- [Given data]
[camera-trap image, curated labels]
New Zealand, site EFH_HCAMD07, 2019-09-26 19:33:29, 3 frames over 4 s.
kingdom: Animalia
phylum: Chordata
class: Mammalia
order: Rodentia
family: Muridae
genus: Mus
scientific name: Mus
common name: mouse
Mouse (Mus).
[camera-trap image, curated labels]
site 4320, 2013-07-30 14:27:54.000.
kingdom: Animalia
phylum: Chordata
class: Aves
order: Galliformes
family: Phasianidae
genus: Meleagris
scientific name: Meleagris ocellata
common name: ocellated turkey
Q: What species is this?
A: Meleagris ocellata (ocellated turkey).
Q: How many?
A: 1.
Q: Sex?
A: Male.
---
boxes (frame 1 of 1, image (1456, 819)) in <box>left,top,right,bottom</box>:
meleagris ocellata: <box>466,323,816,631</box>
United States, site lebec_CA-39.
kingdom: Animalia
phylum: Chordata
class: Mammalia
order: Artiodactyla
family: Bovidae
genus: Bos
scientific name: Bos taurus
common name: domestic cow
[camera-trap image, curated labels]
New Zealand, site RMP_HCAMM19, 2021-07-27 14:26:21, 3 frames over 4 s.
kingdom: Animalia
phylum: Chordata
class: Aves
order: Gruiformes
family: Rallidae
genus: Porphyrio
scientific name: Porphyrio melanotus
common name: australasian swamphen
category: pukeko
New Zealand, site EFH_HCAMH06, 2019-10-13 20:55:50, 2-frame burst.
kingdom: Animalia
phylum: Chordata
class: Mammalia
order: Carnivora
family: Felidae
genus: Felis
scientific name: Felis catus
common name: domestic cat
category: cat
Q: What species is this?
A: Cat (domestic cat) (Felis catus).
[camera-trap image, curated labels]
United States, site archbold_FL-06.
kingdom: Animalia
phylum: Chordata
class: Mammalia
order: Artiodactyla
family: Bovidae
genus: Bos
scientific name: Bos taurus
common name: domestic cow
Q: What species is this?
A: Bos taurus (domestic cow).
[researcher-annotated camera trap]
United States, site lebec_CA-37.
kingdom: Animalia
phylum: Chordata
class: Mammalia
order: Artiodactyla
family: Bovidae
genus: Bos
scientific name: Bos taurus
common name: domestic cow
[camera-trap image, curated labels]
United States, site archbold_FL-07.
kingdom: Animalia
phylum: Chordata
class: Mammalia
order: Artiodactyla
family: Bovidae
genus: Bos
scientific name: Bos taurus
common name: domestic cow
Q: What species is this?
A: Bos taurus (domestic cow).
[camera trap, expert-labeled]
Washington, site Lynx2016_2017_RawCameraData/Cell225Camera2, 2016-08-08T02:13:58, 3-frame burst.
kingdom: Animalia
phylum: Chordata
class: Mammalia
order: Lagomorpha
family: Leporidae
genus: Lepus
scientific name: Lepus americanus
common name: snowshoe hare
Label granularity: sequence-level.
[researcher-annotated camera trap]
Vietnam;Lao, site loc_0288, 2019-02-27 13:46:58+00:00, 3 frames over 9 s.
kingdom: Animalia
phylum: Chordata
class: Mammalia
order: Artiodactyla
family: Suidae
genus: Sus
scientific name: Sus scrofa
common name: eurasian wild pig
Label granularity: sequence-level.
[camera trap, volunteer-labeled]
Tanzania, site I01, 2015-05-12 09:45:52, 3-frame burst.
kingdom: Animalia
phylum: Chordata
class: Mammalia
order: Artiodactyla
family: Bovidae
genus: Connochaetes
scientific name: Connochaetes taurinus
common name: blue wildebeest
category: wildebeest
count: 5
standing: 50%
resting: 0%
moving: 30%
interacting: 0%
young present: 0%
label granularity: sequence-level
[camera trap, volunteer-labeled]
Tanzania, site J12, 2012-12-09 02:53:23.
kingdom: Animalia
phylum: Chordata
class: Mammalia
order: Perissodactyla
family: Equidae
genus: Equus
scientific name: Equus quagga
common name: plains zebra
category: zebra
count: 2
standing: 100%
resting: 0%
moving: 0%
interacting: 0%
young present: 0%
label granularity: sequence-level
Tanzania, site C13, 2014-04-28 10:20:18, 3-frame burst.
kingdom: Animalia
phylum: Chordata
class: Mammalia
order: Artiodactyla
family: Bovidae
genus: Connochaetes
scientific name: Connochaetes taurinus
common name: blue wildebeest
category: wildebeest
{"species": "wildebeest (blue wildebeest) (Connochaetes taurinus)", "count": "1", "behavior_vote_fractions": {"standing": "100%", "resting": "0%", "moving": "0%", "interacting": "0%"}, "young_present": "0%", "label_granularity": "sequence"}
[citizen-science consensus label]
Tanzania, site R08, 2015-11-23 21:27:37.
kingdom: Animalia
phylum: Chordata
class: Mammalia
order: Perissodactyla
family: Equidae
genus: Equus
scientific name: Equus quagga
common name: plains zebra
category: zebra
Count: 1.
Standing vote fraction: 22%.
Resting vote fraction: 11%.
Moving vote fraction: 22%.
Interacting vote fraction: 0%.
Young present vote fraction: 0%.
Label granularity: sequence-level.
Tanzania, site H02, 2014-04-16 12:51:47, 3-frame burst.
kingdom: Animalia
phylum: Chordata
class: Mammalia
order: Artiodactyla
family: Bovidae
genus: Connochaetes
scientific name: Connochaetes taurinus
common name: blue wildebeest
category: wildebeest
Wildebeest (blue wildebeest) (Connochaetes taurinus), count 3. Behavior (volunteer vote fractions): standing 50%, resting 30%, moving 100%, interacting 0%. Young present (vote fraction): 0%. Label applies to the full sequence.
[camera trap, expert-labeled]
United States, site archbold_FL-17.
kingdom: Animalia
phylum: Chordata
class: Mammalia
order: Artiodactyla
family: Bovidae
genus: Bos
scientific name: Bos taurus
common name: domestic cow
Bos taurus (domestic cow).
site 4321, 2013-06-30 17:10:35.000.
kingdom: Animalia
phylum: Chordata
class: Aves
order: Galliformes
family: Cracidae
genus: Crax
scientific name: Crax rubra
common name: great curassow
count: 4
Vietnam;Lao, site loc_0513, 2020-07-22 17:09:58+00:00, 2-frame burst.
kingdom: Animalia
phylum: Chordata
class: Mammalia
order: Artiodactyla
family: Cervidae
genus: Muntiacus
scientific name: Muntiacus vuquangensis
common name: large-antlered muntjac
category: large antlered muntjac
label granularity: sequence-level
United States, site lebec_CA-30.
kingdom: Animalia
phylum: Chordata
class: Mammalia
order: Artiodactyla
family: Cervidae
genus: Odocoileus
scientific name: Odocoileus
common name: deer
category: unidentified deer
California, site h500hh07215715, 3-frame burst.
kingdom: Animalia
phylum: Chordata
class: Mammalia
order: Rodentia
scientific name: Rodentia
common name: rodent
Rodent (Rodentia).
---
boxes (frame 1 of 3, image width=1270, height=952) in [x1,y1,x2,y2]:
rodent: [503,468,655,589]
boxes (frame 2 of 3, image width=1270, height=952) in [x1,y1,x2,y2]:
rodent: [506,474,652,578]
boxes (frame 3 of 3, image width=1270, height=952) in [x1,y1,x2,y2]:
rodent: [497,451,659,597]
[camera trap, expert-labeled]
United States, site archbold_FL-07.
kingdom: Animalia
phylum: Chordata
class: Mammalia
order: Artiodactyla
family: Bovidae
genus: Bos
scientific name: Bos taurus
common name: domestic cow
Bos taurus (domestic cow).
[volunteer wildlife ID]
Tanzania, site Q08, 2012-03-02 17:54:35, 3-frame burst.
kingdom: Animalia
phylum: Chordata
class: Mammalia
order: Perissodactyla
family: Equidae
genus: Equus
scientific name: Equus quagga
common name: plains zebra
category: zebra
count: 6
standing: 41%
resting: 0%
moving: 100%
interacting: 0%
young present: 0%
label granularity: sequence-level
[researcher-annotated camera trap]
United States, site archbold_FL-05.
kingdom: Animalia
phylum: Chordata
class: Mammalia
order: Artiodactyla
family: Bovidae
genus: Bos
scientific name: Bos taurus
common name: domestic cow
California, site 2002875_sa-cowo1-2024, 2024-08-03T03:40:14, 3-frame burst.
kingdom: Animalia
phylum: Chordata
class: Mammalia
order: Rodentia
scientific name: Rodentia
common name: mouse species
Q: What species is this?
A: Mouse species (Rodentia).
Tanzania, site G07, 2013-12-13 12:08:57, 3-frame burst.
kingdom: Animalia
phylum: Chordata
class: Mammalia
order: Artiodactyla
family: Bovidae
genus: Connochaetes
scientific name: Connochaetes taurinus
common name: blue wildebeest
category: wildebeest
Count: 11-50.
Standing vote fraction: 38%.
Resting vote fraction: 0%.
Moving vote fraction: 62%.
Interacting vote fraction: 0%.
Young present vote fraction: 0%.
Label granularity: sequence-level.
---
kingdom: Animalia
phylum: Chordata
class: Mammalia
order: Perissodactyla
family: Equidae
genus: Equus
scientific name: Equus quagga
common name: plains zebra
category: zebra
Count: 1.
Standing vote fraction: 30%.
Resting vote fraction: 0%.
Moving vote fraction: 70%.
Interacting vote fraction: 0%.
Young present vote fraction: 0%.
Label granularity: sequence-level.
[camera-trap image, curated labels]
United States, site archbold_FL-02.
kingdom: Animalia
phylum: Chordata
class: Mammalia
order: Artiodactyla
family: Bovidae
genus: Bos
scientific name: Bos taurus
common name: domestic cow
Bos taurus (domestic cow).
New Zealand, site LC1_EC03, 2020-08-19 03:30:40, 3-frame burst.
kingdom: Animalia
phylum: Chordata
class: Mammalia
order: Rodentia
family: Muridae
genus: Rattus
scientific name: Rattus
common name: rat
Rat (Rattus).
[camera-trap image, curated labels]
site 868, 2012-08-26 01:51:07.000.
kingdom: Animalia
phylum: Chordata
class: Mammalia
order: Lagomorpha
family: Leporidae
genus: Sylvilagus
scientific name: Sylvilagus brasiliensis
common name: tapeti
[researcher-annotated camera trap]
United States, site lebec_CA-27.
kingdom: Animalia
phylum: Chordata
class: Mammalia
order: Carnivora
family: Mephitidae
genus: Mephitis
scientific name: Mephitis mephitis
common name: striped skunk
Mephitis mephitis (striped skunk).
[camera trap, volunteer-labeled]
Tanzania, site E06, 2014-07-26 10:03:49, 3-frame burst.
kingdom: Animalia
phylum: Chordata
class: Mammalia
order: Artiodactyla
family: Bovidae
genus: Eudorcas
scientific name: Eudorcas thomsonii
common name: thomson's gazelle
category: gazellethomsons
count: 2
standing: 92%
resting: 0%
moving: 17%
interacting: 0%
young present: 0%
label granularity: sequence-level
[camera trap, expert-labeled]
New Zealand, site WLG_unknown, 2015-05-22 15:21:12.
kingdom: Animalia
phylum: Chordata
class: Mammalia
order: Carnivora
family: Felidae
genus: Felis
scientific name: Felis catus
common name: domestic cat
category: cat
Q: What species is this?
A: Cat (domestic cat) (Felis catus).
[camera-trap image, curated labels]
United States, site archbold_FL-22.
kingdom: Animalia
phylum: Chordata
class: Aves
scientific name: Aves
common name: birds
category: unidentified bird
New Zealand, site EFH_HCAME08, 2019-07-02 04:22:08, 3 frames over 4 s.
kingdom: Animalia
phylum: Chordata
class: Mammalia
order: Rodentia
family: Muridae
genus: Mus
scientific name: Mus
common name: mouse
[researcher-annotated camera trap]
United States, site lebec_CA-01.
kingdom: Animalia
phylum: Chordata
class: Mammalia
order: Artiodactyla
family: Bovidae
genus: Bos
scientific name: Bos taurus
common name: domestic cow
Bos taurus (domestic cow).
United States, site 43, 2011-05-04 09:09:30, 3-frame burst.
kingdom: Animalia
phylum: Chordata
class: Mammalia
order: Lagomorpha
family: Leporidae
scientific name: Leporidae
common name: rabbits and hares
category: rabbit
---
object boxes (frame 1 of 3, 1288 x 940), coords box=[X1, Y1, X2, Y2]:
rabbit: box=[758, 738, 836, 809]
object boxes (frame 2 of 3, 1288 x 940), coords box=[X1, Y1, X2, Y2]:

- [Task details]
Say how many lines of the entries hold the string "frames". Nothing but the number should be given.

- [Response to the task]
4